Aligning Channel Management Strategy with Corporate Strategy

Does your channel management partner portfolio reflect the larger goals of your company?

With the demands of day-to-day responsibilities it’s easy to lose sight of the big picture. It’s important though to take a step back and consider whether the channel is positioned to actually support your company’s wider corporate strategy.

Are your current channel partners the right ones to scale with planned growth? For example, if the CEO wants to increase sales without expanding the direct sales force, the channel can be the right strategy – if your current partners have the capacity, and initiative, to sell significantly more of your product.

One way to measure this is to compare partner revenue to direct sales revenue. If it takes a dozen or more partners to equal the revenue of a single direct sales person, your current set of partners may never be up to the task.

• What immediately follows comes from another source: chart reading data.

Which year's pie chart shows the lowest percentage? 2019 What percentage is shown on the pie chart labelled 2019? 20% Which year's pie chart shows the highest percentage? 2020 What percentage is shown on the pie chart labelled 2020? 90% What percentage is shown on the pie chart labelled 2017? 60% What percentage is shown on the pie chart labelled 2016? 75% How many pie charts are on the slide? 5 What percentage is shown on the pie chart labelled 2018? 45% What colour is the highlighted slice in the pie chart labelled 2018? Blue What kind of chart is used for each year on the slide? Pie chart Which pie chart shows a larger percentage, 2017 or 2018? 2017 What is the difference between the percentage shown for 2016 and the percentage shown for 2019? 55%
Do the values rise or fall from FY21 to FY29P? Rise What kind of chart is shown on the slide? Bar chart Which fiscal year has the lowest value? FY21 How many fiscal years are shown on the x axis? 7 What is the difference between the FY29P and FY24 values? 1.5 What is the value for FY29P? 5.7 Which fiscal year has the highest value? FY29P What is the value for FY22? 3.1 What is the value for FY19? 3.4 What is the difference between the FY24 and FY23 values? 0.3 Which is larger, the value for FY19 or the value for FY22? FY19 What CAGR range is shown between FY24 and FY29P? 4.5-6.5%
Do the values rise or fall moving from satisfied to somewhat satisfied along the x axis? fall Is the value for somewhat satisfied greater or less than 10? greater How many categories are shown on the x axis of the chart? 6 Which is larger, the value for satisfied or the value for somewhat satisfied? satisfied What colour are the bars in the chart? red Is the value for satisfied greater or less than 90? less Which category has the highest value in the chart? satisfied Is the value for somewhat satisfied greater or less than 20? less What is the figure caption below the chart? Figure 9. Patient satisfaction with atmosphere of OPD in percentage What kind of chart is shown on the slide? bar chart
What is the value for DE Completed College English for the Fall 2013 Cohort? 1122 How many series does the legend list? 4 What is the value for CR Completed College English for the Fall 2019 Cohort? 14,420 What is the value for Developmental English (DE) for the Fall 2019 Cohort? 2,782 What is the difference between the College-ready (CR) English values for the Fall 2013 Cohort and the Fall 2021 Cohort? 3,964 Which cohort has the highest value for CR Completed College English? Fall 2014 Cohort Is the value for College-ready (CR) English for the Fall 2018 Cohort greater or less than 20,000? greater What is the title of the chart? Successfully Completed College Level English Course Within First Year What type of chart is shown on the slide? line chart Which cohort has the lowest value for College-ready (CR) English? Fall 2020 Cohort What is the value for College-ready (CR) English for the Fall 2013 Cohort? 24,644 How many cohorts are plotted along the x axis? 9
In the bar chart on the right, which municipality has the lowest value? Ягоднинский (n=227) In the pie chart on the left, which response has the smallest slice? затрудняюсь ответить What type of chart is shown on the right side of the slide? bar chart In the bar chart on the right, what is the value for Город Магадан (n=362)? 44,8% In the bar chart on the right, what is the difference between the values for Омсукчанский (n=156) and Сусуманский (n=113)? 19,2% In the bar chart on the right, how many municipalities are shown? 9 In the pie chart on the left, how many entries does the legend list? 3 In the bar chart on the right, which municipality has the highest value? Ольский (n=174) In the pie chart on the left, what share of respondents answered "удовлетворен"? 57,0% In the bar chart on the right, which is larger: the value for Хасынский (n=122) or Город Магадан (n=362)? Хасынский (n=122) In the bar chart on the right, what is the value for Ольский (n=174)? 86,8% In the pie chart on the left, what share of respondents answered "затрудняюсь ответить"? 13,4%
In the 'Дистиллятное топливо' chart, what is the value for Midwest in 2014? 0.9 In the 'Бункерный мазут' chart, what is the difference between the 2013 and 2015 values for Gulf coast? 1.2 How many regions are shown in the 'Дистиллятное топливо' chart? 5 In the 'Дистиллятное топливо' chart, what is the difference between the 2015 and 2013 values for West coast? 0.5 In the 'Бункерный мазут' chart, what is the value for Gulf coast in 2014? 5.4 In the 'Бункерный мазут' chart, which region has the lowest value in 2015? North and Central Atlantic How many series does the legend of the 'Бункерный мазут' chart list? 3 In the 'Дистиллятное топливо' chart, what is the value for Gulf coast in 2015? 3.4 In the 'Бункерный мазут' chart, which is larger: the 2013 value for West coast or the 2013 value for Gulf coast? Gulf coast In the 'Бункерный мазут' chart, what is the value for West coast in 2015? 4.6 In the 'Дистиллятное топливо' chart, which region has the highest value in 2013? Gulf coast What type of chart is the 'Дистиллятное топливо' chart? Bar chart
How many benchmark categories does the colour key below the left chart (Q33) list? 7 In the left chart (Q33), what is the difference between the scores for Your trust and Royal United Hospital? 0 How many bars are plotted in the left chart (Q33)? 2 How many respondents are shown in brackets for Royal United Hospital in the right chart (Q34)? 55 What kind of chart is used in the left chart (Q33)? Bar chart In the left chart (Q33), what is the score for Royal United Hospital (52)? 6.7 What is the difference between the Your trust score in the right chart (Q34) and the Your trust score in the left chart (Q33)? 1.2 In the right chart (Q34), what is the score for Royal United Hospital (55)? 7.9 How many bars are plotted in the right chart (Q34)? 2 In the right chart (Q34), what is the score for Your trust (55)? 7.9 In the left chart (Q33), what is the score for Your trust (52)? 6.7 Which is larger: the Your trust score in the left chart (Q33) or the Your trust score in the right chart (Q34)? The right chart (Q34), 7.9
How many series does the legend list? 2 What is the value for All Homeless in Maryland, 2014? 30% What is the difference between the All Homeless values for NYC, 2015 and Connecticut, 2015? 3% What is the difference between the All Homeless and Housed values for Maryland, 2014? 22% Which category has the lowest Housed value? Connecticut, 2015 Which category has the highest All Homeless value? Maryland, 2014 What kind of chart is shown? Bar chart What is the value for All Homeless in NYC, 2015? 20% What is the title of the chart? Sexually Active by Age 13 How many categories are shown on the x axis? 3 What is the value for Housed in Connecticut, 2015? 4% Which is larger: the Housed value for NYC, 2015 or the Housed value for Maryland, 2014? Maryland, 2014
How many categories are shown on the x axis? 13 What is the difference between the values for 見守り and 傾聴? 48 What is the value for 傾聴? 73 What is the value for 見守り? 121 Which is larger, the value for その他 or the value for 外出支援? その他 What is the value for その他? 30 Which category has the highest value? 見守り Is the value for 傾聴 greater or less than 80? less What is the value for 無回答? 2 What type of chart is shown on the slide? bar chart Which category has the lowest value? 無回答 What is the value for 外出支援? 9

You may need to find bigger companies and/or distributors to partner with that have better reach into your market.

Does your channel management partner portfolio reflect the larger goals of your company?

Does your channel management partner portfolio reflect the larger goals of your company?

Efficiently aligning channel strategy with corporate strategy also requires that channel managers have a good database of information about their partners, especially fully populated partner profiles. You don’t want to make a shift based on assumptions about what your partners have to offer or what they lack.

For example, let’s say a company selling a database product to mid-size businesses is learning that their product is actually most effective for large businesses with large databases.

On the surface, it would seem it’s time for this vendor to shift to partners with enterprise customers. This would mean they needed to embark on an enterprise sales training program for current partners, or move away from them entirely and over to new partners already operating in the enterprise arena.  Either way, they would be slowing their time to market.

But if their channel program already had a policy of establishing profiles and populating them with useful information, they could quickly determine that though few of their partners in fact sold to enterprise customers, many of them had customers with databases large enough to get the full value from the product.

Now it’s a simple matter of providing new product training and sales materials through your partner portal to partners with whom the vendor already has a relationship. No need for new recruits or to persuade and coach current partners on shifting their sales strategy.